Innovations and trends
The primary goal of storage management software is to reduce manual tasks, so automation is the most prominent innovation.
Hurley highlighted policy-based automation, where the management application automatically performs tasks that were previously done manually or with multiple software applications. Activities that can be automated include provisioning of capacity and migration and archiving of databases and e-mails.

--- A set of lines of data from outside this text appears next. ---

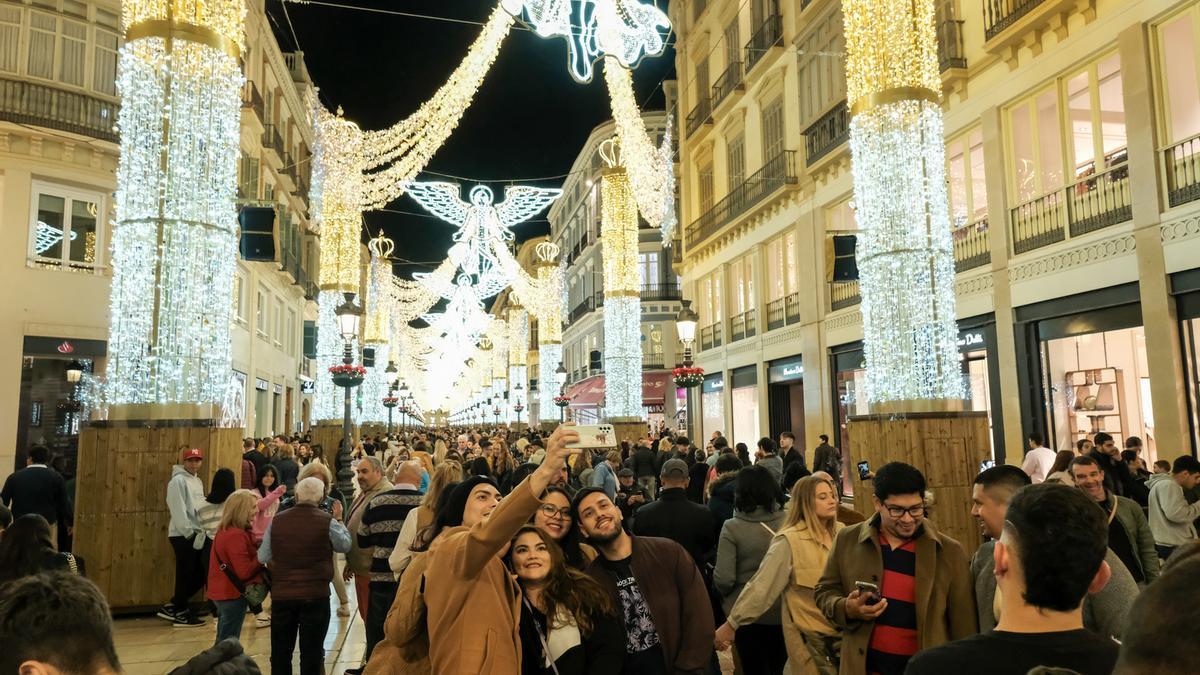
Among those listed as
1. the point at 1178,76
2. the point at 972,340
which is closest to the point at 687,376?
the point at 972,340

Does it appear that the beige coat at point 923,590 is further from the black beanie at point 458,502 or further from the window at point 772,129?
the window at point 772,129

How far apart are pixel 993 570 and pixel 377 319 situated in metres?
26.5

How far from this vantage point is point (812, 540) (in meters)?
4.64

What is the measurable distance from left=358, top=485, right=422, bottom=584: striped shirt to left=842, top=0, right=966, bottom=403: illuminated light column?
5.86m

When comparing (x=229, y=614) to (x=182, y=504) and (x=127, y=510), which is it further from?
(x=127, y=510)

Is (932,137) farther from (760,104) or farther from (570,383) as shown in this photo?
(570,383)

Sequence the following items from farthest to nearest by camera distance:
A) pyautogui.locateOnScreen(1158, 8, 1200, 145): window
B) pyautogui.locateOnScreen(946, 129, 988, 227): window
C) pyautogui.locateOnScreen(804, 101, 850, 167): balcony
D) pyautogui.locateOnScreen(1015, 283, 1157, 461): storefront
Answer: pyautogui.locateOnScreen(804, 101, 850, 167): balcony → pyautogui.locateOnScreen(946, 129, 988, 227): window → pyautogui.locateOnScreen(1015, 283, 1157, 461): storefront → pyautogui.locateOnScreen(1158, 8, 1200, 145): window

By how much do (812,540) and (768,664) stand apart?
3.64 feet

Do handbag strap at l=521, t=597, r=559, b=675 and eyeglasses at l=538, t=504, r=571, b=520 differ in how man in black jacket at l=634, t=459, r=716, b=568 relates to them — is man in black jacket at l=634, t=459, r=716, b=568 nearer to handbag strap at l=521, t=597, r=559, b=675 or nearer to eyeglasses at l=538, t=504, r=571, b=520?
eyeglasses at l=538, t=504, r=571, b=520

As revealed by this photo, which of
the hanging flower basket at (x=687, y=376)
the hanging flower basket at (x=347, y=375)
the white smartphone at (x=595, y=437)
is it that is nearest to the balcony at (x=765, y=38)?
the hanging flower basket at (x=687, y=376)

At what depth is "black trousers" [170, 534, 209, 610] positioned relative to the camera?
28.1 ft

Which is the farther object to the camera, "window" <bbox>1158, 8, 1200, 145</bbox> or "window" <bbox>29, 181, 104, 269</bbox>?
"window" <bbox>29, 181, 104, 269</bbox>

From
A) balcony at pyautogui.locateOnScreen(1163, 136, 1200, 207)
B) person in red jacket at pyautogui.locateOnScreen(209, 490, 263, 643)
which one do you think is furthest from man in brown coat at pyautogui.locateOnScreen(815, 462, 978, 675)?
balcony at pyautogui.locateOnScreen(1163, 136, 1200, 207)

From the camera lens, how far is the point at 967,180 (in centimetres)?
1608
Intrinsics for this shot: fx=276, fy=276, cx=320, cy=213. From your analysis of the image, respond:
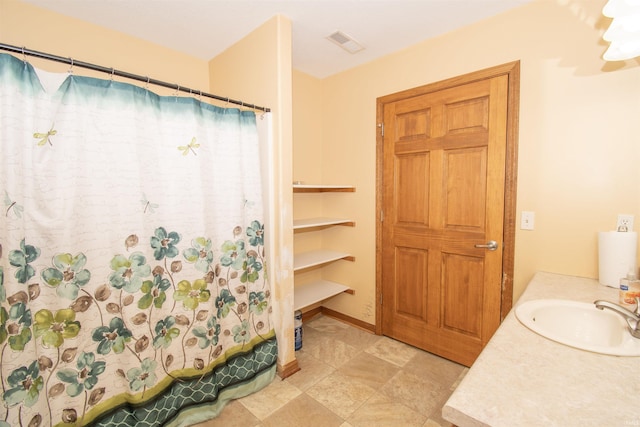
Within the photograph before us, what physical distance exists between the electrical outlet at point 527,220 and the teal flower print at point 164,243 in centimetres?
212

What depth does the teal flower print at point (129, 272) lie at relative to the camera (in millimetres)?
1337

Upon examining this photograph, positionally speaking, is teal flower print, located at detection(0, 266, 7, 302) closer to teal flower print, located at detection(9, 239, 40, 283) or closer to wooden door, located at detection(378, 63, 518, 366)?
teal flower print, located at detection(9, 239, 40, 283)

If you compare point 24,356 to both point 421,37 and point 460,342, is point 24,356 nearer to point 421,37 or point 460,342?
point 460,342

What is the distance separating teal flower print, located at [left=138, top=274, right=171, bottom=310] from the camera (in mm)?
1418

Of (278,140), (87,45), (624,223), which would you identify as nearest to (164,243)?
(278,140)

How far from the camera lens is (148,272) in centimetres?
143

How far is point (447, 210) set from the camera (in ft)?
6.86

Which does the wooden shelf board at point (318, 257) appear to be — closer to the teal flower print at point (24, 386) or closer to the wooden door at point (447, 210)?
the wooden door at point (447, 210)

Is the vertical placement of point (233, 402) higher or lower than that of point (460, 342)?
lower

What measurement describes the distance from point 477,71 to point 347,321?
239 centimetres

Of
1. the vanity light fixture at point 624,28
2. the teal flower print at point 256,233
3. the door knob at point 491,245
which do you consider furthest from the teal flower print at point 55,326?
the vanity light fixture at point 624,28

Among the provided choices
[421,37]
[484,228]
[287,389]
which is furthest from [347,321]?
[421,37]

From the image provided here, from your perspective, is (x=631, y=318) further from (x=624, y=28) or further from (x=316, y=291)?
(x=316, y=291)

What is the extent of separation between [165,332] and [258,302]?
0.58 metres
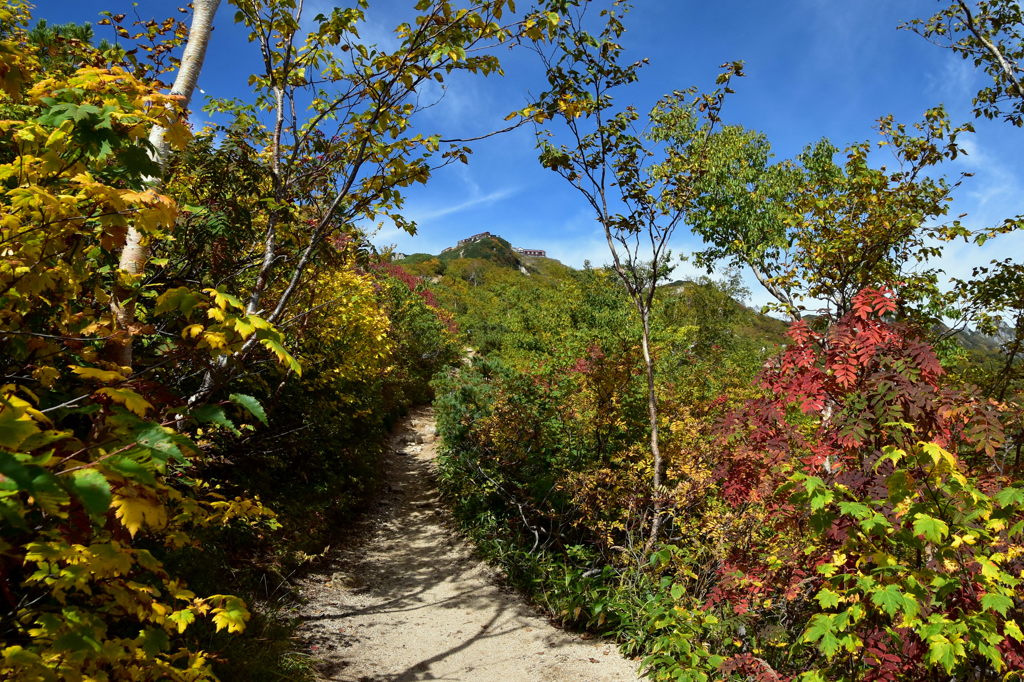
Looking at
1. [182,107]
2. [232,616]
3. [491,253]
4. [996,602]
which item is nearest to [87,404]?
[232,616]

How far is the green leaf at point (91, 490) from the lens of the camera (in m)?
1.05

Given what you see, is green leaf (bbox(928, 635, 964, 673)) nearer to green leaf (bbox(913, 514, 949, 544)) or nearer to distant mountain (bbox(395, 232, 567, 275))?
green leaf (bbox(913, 514, 949, 544))

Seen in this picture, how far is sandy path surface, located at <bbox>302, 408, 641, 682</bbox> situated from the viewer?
197 inches

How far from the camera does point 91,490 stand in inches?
42.0

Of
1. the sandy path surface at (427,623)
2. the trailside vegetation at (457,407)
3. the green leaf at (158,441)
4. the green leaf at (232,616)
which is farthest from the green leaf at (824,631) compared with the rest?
the sandy path surface at (427,623)

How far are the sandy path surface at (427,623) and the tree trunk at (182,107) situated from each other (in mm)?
3992

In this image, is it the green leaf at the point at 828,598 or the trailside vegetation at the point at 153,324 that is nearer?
the trailside vegetation at the point at 153,324

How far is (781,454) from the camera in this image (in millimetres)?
3807

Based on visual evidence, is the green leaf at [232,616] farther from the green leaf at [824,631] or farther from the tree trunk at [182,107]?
the green leaf at [824,631]

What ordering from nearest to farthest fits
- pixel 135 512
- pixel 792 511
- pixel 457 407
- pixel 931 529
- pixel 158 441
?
1. pixel 158 441
2. pixel 135 512
3. pixel 931 529
4. pixel 792 511
5. pixel 457 407

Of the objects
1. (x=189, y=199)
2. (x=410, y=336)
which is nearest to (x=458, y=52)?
(x=189, y=199)

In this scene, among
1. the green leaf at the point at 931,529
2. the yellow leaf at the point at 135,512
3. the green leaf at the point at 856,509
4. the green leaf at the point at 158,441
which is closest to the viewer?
the green leaf at the point at 158,441

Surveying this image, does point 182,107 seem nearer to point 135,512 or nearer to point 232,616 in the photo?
point 135,512

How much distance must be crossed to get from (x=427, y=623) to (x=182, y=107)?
595cm
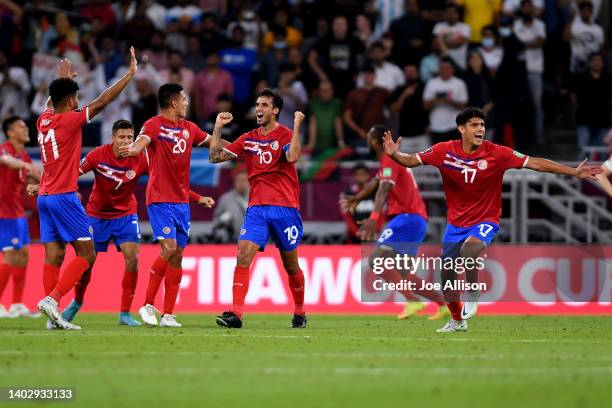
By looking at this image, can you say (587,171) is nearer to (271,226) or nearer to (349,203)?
(271,226)

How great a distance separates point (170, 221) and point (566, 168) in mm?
4733

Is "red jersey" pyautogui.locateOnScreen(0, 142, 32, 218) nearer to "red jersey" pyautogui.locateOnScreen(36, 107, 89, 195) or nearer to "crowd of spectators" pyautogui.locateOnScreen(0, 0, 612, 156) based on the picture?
"red jersey" pyautogui.locateOnScreen(36, 107, 89, 195)

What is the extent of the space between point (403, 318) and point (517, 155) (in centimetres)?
496

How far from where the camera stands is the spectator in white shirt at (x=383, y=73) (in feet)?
78.5

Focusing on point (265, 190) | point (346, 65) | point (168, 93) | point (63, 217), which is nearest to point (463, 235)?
point (265, 190)

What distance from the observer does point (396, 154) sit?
45.7 feet

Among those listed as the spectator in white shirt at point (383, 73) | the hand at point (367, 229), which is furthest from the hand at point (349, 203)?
the spectator in white shirt at point (383, 73)

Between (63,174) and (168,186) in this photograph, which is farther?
(168,186)

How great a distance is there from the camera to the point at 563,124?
82.0 feet

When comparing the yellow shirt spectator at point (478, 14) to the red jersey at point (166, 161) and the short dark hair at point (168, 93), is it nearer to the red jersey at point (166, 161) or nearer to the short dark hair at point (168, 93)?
the short dark hair at point (168, 93)

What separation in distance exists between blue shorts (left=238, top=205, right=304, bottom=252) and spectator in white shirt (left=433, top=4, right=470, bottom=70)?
32.5 feet

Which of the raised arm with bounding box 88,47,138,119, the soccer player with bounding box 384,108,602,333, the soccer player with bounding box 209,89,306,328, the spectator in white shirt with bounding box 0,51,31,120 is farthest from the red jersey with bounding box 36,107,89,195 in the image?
the spectator in white shirt with bounding box 0,51,31,120

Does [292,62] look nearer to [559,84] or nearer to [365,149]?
[365,149]

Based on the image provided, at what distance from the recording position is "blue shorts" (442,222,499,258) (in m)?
14.3
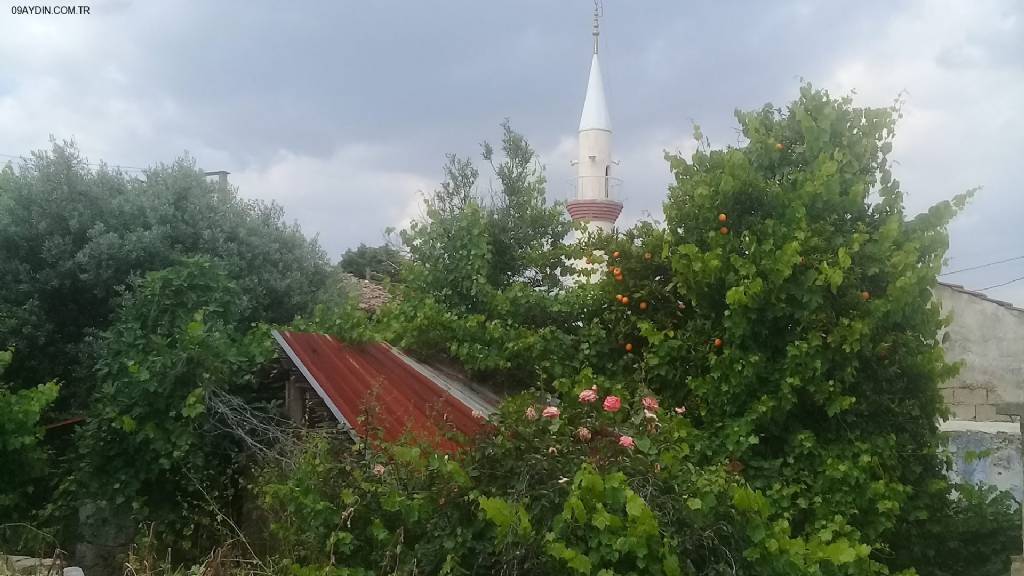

John Webster, senior analyst and partner at Data Mobility Group, agreed that automating tasks will continue to increase users' control of their storage. "The ability to automate processes, if and when administrators feel comfortable, will improve management," he said.
Gorbansky mentioned change management as a new and interesting innovation and said EMC's recent addition to ContolCenter called SAN Advisor is leading the way. San Advisor helps companies plan, implement and validate changes to their SANs.
Startup Onaro Inc.'s SANscreen product also performs change management and SAN maintenance, as does CA's BrightStor SAN Designer.